[begin DATA RECORDS]

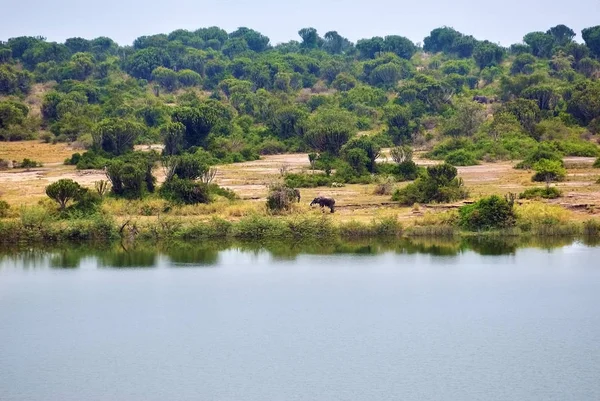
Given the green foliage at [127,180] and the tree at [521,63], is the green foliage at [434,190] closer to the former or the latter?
the green foliage at [127,180]

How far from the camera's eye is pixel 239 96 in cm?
8962

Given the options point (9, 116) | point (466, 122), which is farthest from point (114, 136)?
point (466, 122)

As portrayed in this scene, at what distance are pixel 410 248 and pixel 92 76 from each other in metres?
77.7

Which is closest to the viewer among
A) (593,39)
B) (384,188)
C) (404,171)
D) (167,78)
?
(384,188)

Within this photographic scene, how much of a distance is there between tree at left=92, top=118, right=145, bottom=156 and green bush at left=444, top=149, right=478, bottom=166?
19851mm

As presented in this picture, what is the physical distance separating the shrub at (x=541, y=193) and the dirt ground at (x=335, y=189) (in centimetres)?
44

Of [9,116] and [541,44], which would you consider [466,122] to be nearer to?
[9,116]

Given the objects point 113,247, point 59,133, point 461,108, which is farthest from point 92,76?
point 113,247

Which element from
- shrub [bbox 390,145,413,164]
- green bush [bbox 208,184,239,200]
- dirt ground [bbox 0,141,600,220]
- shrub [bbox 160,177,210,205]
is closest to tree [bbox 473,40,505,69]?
dirt ground [bbox 0,141,600,220]

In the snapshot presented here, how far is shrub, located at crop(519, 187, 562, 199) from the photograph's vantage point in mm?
42469

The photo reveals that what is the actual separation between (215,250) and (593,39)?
78.1 m

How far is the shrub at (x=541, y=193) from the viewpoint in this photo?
42.5m

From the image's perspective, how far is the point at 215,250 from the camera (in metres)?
36.5

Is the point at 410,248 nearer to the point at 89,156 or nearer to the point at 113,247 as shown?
the point at 113,247
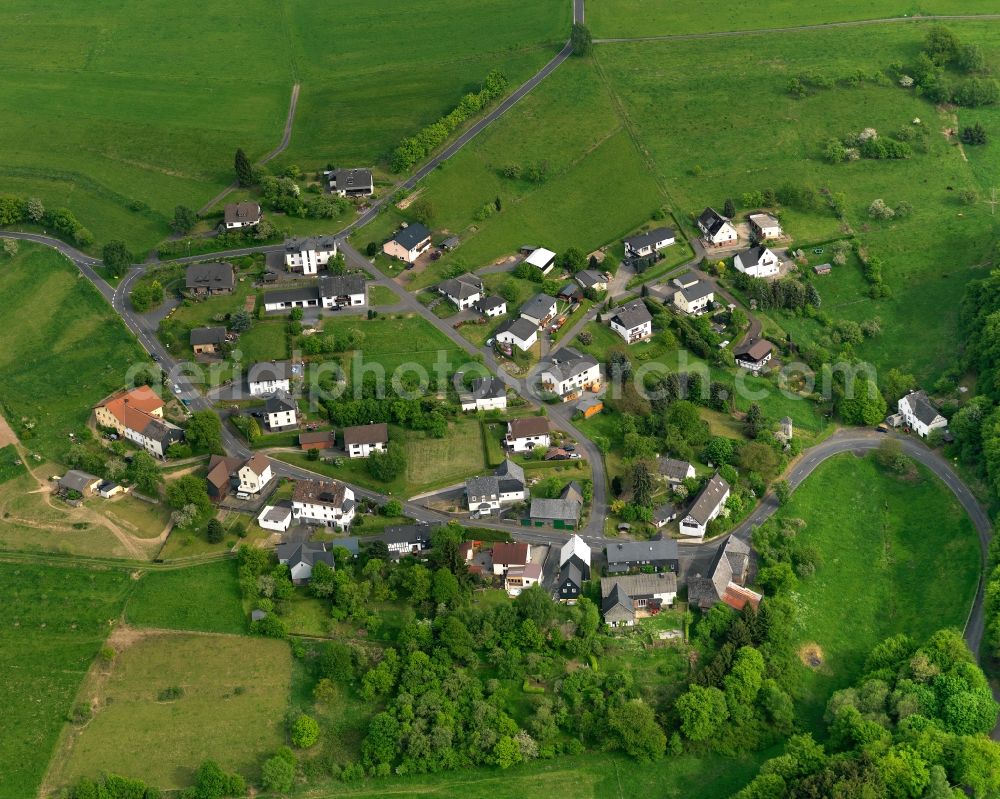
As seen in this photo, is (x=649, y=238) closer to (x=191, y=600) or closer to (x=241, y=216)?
(x=241, y=216)

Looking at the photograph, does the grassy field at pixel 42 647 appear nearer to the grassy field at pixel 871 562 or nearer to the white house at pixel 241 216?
the white house at pixel 241 216

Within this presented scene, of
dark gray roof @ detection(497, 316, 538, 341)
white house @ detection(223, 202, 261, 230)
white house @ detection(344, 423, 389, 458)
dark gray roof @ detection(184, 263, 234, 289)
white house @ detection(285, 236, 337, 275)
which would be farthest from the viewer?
white house @ detection(223, 202, 261, 230)

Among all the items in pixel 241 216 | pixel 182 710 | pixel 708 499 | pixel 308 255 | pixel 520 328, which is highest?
pixel 241 216

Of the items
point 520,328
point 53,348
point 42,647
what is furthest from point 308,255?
point 42,647

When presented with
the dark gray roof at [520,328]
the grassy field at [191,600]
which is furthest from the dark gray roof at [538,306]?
the grassy field at [191,600]

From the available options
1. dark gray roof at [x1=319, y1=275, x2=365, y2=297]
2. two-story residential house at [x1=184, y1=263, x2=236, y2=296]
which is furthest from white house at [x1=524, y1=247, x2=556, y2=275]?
two-story residential house at [x1=184, y1=263, x2=236, y2=296]

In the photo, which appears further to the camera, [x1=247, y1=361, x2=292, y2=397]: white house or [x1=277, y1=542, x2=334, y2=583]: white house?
[x1=247, y1=361, x2=292, y2=397]: white house

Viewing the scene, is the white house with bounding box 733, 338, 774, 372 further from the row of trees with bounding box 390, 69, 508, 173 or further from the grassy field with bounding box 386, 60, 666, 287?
the row of trees with bounding box 390, 69, 508, 173
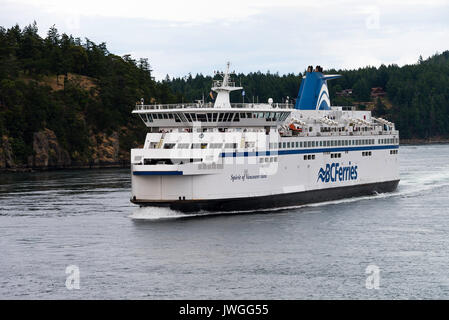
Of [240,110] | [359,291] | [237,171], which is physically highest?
[240,110]

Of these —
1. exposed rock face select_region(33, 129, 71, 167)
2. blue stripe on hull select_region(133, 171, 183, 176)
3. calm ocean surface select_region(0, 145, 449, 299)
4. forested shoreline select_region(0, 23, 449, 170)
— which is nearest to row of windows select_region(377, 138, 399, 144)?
calm ocean surface select_region(0, 145, 449, 299)

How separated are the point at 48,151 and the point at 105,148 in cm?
1192

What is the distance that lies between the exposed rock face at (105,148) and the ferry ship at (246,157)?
59.1 m

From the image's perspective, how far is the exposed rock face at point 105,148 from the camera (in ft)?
372

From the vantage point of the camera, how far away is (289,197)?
50.7 metres

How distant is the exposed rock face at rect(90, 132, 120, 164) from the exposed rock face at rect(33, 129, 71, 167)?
5651mm

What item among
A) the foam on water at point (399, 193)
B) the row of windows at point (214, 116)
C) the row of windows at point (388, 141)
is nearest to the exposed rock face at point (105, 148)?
the foam on water at point (399, 193)

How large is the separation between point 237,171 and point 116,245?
11.1 meters

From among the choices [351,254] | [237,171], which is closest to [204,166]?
[237,171]

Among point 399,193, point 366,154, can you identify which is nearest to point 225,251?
point 366,154

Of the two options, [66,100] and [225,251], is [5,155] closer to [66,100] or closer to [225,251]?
[66,100]

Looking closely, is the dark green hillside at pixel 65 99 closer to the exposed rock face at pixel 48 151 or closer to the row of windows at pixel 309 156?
the exposed rock face at pixel 48 151

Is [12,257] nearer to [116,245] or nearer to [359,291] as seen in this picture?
[116,245]

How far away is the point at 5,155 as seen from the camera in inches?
3900
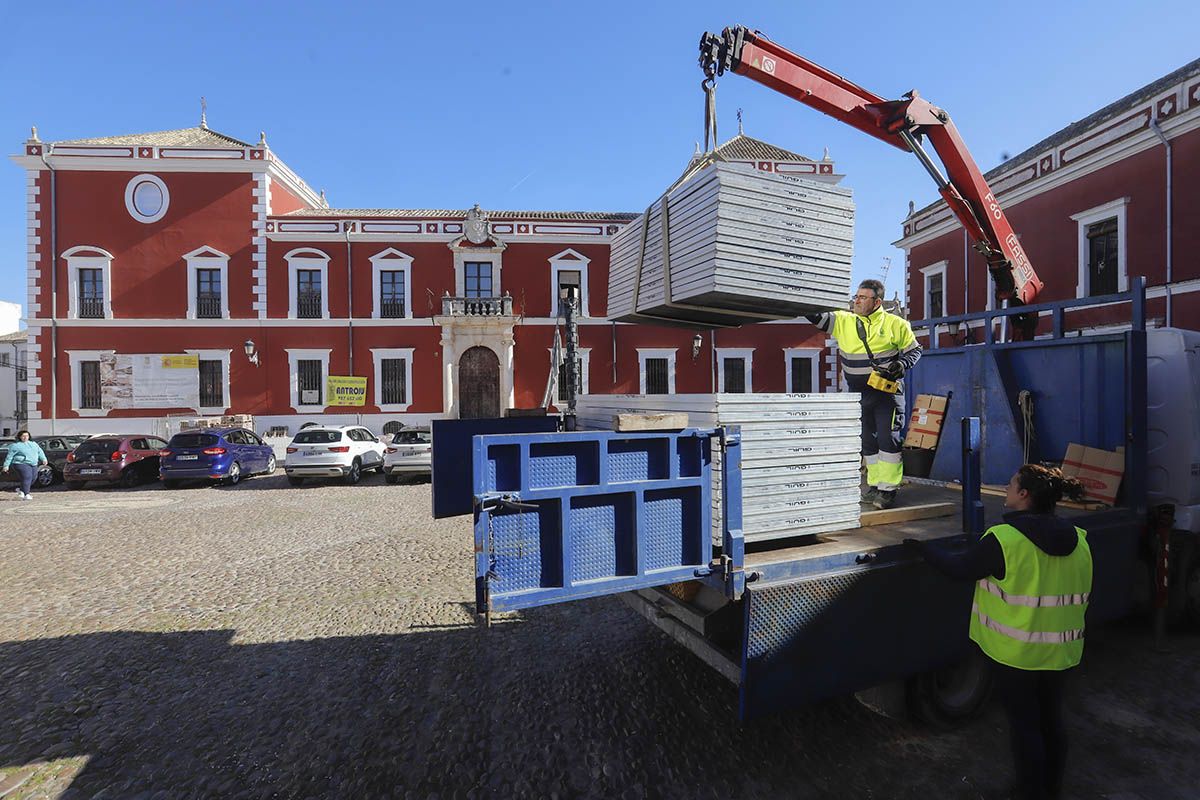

[end DATA RECORDS]

[WORK INSTRUCTIONS] Pick out every line of the items above that contains the string "trees" and copy each one. Case counts.

[RESPONSE FOR THIS EXERCISE]
Viewing the scene, is the white house with bounding box 733, 338, 774, 372 further from the row of trees with bounding box 390, 69, 508, 173 or further from the grassy field with bounding box 386, 60, 666, 287?
the row of trees with bounding box 390, 69, 508, 173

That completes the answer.